Crédito: Foto: Silvio Avila / Getty Images
De início, para esclarecer o caso, a Justiça de São Paulo determinou a penhora da Arena do Grêmio, em decisão da juíza Adriana Cardoso dos Reis, da 37ª Vara Cível de São Paulo.
O caso se dá, pois veio de um pedido do Banco Santander, do Banrisul e do Banco do Brasil, financiadores da construção do estádio.
Dessa maneira, o Grêmio se manifestou, hoje, quarta-feira (14.06), sobre a decisão de penhora da Arena, em razão de dívidas da antiga OAS, agora Metha, aos três bancos citados.
Assim, a construtora não pagou um total de R$ 226,39 milhões financiados com os referidos bancos.
Nesse sentido, o Imortal publicou uma nota em seu site para acalmar os seus torcedores e garantiu que segue jogando na Arena.

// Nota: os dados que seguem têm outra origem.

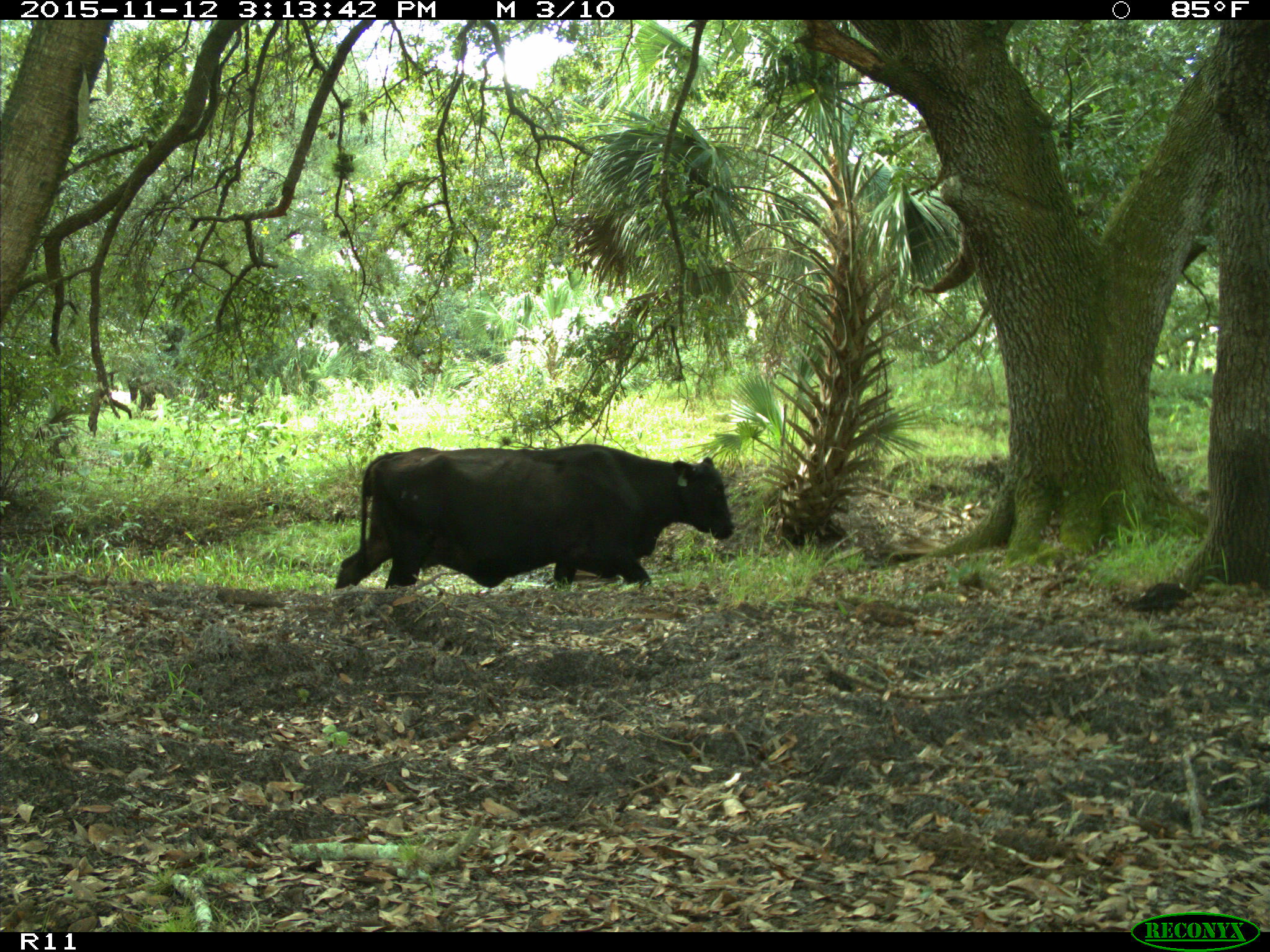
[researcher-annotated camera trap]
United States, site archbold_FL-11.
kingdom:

Portanto, a nota também fala ainda que o Grêmio não faz parte do processo, e que tem direito a "receber a Arena livre e desembaraçada de quaisquer ônus."
"O Grêmio Foot-Ball Porto Alegrense vem a público se manifestar sobre a decisão proferida pela Justiça Estadual de São Paulo com relação à penhora da Arena, divulgada pela imprensa nesta terça-feira, 13.
O Clube informa que este é um assunto que vem sendo acompanhado de perto pela atual gestão, por advogados internos e externos designados para tratarem especificamente sobre o assunto.
É importante frisar que o Grêmio não é parte neste processo e que tem direito de receber a Arena livre e desembaraçada de quaisquer ônus.
Com isso, o Clube, por meio da presente nota, visa tranquilizar a sua torcida que continuará como mandante de seus jogos no estádio.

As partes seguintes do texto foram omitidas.